== Exercise ==
Arrange the rows from the line containing "Which among" through the line containing "pixel 341 770 <" as a numbered list, leaving out any blank lines.

(Records from a spatial question set)

────────────────────

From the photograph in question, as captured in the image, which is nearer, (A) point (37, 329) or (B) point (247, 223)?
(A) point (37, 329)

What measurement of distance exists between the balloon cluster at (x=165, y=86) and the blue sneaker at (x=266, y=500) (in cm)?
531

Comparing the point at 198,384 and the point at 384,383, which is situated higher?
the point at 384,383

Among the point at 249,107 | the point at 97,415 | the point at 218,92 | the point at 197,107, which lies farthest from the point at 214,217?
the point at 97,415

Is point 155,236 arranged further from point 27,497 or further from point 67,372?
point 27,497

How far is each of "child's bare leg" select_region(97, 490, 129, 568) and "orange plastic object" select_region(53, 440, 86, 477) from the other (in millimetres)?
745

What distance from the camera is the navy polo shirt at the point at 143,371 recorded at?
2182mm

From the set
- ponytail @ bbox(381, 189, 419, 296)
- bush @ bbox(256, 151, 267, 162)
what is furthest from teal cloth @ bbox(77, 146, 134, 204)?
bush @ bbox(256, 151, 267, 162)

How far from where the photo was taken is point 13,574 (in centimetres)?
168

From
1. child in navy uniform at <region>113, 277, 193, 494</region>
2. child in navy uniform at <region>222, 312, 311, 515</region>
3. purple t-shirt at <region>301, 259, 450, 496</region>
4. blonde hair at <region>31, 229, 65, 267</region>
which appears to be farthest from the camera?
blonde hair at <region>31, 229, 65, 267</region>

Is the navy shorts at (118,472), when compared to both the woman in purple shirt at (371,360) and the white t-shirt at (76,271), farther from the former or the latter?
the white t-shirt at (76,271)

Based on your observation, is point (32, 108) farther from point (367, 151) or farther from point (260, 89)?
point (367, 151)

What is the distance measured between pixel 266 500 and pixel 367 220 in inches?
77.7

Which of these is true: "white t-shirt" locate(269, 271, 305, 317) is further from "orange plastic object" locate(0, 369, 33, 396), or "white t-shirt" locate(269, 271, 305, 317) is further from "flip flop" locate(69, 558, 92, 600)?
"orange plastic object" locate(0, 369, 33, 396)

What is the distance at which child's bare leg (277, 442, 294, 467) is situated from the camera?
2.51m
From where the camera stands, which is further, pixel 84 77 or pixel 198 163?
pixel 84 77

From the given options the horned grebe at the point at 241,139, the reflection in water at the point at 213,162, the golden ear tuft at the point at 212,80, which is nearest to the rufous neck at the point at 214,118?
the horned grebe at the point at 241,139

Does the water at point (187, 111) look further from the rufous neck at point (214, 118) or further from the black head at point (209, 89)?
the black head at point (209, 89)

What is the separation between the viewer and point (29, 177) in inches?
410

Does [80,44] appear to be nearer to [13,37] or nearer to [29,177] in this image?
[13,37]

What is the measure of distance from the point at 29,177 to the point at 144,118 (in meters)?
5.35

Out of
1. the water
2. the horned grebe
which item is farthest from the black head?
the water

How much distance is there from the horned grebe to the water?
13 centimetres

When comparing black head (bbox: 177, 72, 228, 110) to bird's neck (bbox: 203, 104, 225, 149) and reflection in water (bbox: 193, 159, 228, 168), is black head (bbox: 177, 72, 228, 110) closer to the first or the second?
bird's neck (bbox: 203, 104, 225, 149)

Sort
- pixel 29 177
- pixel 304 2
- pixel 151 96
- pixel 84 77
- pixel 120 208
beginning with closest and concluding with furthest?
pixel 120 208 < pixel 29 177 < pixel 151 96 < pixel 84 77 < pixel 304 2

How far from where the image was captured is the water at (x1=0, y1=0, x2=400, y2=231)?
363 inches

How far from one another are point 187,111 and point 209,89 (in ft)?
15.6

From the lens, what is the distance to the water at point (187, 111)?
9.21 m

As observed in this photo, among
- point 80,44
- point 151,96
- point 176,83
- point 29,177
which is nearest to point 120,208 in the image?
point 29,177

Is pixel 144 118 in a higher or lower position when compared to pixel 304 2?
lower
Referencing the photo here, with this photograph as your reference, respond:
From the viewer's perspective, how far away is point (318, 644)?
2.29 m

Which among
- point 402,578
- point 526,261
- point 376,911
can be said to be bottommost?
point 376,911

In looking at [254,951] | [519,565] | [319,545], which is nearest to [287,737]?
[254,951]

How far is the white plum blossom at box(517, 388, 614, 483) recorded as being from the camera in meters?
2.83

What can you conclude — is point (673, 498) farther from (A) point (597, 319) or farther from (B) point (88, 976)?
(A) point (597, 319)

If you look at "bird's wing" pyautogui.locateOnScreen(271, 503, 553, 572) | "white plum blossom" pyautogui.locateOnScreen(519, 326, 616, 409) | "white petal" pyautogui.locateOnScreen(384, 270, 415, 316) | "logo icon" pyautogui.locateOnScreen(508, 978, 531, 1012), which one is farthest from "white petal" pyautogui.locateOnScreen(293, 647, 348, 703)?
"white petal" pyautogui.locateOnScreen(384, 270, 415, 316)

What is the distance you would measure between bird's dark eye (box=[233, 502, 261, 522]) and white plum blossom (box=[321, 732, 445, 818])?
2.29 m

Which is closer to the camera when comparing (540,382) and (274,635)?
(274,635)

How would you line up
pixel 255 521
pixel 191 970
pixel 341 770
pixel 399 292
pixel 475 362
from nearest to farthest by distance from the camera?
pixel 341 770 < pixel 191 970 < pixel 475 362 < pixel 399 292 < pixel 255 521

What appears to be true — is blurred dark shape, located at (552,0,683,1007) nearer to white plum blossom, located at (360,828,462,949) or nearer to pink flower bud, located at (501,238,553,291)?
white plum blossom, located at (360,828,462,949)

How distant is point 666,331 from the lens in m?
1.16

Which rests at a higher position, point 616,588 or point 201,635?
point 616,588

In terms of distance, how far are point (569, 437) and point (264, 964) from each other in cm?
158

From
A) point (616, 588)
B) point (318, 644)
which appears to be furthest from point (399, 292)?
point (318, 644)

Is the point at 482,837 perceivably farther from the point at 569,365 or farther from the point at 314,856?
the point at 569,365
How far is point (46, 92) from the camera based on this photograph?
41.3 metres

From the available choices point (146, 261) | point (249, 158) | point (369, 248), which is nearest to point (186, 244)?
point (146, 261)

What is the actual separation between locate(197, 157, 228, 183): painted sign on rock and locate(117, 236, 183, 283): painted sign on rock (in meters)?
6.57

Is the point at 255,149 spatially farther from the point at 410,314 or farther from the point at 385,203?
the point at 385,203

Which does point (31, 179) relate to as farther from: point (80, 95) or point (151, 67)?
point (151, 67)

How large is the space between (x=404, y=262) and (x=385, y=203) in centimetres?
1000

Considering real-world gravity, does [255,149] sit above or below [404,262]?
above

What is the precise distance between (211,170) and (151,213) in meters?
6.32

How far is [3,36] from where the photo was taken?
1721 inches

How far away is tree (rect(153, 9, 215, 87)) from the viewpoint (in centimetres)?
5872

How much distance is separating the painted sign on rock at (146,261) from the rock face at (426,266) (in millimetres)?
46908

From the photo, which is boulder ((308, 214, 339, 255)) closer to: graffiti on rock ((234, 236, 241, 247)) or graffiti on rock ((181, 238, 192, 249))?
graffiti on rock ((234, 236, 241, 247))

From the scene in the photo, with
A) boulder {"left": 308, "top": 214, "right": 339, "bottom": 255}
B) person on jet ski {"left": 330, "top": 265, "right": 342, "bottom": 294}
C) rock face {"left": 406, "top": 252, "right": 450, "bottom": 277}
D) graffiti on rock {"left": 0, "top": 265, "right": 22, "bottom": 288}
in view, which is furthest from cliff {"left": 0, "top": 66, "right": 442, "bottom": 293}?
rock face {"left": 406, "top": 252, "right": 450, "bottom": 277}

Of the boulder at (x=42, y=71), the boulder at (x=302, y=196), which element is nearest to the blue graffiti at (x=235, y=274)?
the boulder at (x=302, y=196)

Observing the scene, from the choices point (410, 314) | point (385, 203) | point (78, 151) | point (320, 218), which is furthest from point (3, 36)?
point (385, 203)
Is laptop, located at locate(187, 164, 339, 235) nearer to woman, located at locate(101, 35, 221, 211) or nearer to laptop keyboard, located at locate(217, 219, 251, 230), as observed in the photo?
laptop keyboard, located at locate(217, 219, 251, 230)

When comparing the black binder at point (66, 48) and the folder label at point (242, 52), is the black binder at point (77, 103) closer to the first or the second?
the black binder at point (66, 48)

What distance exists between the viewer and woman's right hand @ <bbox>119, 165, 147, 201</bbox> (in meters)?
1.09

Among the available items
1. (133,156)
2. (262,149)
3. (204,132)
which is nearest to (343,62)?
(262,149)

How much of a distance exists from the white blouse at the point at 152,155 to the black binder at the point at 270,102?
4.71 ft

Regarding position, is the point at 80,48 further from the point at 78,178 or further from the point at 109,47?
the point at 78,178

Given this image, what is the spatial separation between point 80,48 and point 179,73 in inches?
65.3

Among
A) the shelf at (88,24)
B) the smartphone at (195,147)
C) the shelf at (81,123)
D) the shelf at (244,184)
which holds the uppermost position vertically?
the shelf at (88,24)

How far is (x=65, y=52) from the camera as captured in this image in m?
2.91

────────────────────

== Answer to the exercise ==
1. Which among
2. - point 402,578
3. - point 526,261
4. - point 376,911
5. can be said to be bottommost?
6. point 376,911
7. In looking at [254,951] | [519,565] | [319,545], which is nearest to [287,737]?
8. [254,951]
9. How far is the white plum blossom at box(517, 388, 614, 483) recorded as being from the camera in meters?
10. 2.83
11. What can you conclude — is point (673, 498) farther from (A) point (597, 319) or farther from (B) point (88, 976)?
12. (A) point (597, 319)
13. If you look at "bird's wing" pyautogui.locateOnScreen(271, 503, 553, 572) | "white plum blossom" pyautogui.locateOnScreen(519, 326, 616, 409) | "white petal" pyautogui.locateOnScreen(384, 270, 415, 316) | "logo icon" pyautogui.locateOnScreen(508, 978, 531, 1012), which one is farthest from "white petal" pyautogui.locateOnScreen(293, 647, 348, 703)?
14. "white petal" pyautogui.locateOnScreen(384, 270, 415, 316)
15. What is the distance you would measure between bird's dark eye (box=[233, 502, 261, 522]) and white plum blossom (box=[321, 732, 445, 818])?
16. 2.29 m
17. Which is closer to the camera when comparing (540,382) and (274,635)?
18. (274,635)
19. How would you line up
20. pixel 255 521
21. pixel 191 970
22. pixel 341 770
23. pixel 399 292
24. pixel 475 362
25. from nearest to farthest by distance from the camera?
26. pixel 341 770 < pixel 191 970 < pixel 475 362 < pixel 399 292 < pixel 255 521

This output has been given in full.